彼女たちは皆、白い作業用エプロンを身につけ、手には小さな筆やパレット、色見本を握りしめている。その瞳は、新しいおもちゃを与えられた子供のようにキラキラと熱狂に輝いている。
「きゅんっ!」
肩の上のルンが、華やかな香りと女性たちの甲高い声に反応し、嬉しそうに尻尾を振る。先ほどの血の匂いに怯えていた様子はすっかり消え去り、エプロンのポケットからお菓子をもらおうと身を乗り出している。
「ルン、お仕事中だからおねだりは駄目よ」
私がルンの鼻先を指で軽く弾くと、女性社員たちの間から「可愛い」というため息が漏れる。だが、すぐに彼女たちの顔は真剣な『職人』のものへと切り替わる。
「会長、ついに完成いたしました! 先週ご指摘いただいた、油分の分離問題と定着率の低下を完全に克服した、『真紅の誘惑』の次期改良型の最終試作品です!」
美容部門の開発主任を務める若い女性――クロエが、興奮で頬を上気させながら、銀のトレイを私の目の前に差し出す。
トレイの上に乗っているのは、漆黒の美しい細工筒に収められた一本のルージュだ。
「見せてもらうわ。……クロエ、あなたが直接試してみて」
私が顎で促すと、クロエは緊張した面持ちで頷き、手鏡を覗き込みながら自らの唇にルージュを滑らせる。
純度の高い深紅の色素が、滑らかな蜜蝋のベースに乗って、クロエの唇を鮮やかに彩っていく。
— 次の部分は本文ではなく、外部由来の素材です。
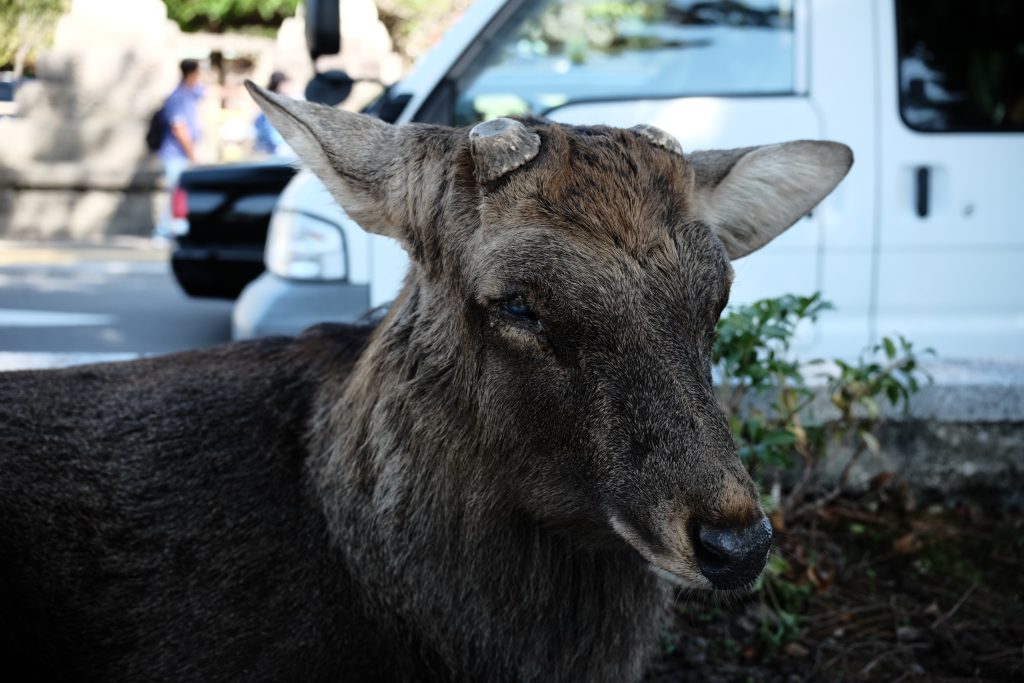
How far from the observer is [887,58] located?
19.9 ft

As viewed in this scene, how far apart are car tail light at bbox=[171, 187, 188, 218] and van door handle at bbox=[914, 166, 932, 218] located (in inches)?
228

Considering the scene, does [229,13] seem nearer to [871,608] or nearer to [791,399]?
[791,399]

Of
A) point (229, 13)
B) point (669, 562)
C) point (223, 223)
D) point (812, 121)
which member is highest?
point (229, 13)

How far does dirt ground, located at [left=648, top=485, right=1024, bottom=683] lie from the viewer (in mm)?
4055

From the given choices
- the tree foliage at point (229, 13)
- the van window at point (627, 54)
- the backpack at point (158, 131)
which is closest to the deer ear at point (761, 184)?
the van window at point (627, 54)

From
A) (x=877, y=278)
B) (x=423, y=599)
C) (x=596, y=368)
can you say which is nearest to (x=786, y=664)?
(x=423, y=599)

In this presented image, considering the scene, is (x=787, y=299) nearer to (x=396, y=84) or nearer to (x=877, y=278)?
(x=877, y=278)

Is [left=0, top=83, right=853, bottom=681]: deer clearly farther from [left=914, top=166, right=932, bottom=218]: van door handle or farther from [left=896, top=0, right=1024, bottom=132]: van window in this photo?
[left=896, top=0, right=1024, bottom=132]: van window

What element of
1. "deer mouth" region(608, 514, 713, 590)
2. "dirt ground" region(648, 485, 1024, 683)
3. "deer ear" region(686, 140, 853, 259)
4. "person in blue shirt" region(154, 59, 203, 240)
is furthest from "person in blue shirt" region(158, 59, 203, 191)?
"deer mouth" region(608, 514, 713, 590)

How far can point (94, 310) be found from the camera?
1141 centimetres

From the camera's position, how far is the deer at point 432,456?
8.76 feet

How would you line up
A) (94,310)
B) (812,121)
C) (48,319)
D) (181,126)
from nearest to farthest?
(812,121) → (48,319) → (94,310) → (181,126)

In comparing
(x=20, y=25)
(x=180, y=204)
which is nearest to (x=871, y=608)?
(x=20, y=25)

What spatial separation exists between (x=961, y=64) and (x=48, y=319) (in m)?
8.04
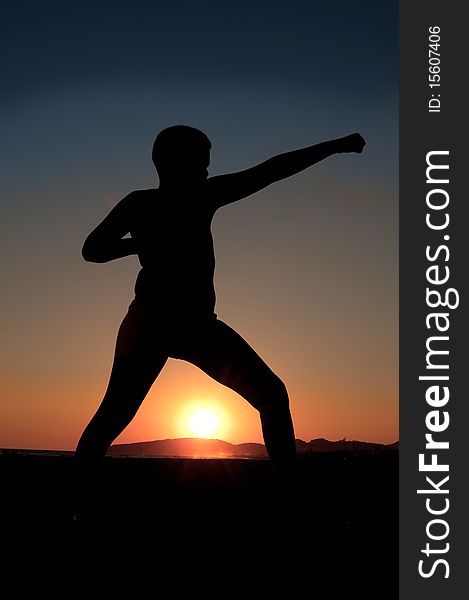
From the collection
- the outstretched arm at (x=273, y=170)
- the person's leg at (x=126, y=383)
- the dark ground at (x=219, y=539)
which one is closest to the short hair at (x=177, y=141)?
the outstretched arm at (x=273, y=170)

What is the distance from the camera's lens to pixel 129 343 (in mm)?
4469

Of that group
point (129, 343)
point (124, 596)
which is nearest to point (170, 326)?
point (129, 343)

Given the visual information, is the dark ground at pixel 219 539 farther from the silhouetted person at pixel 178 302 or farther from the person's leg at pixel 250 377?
the silhouetted person at pixel 178 302

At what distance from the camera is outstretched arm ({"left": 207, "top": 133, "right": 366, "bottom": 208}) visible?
14.9ft

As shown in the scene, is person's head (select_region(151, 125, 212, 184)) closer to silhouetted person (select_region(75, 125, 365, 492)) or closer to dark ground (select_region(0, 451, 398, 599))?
silhouetted person (select_region(75, 125, 365, 492))

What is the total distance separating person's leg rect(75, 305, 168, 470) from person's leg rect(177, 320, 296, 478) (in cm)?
16

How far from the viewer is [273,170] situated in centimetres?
457

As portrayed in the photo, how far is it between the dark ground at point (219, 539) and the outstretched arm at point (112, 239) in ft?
4.03

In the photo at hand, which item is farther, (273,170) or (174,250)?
(273,170)

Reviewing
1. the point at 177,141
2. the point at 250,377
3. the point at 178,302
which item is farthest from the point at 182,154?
the point at 250,377

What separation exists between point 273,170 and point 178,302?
2.86 feet

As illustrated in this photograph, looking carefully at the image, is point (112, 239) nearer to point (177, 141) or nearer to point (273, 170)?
point (177, 141)

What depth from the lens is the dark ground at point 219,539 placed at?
4.06m

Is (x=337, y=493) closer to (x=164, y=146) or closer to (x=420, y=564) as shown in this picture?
(x=420, y=564)
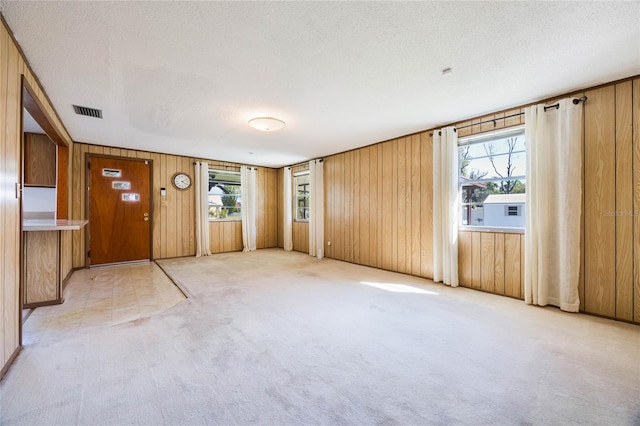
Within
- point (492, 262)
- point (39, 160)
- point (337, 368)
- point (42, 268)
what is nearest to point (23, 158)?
point (42, 268)

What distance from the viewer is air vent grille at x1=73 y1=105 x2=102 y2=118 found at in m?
3.45

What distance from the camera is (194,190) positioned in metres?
6.54

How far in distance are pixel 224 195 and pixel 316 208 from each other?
2581 millimetres

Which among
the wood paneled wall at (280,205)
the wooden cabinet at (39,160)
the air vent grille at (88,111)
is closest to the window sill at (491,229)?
the wood paneled wall at (280,205)

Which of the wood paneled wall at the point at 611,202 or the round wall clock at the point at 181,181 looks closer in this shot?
the wood paneled wall at the point at 611,202

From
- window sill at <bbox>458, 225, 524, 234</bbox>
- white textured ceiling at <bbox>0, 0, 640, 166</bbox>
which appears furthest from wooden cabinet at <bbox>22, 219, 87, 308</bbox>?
window sill at <bbox>458, 225, 524, 234</bbox>

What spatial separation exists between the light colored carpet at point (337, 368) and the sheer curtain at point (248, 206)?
161 inches

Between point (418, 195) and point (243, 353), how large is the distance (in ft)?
11.8

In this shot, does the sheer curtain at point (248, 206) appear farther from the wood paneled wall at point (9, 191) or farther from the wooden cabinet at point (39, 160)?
the wood paneled wall at point (9, 191)

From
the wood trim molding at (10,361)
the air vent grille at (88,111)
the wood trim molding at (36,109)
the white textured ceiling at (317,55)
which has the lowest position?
the wood trim molding at (10,361)

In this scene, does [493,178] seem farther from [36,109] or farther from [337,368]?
[36,109]

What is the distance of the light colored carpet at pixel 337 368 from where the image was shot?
1.49m

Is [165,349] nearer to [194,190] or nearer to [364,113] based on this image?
[364,113]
ひと塗りするだけで、まるで極上のベルベットのような艶と深い発色が生まれる。
「……発色と伸びの良さは、前のバージョンより格段に上がっているわね。色素の粉砕工程に、提案した通りの魔力振動を導入したのね?」
「はい! 色素の粒子を従来の十分の一まで細かくすることで、唇の微細なシワの奥まで均一に色が乗るようになりました!」
クロエがルージュを塗り終え、誇らしげに胸を張る。
周囲の女性社員たちが、ゴクリと固唾を飲んで次の工程を見守っている。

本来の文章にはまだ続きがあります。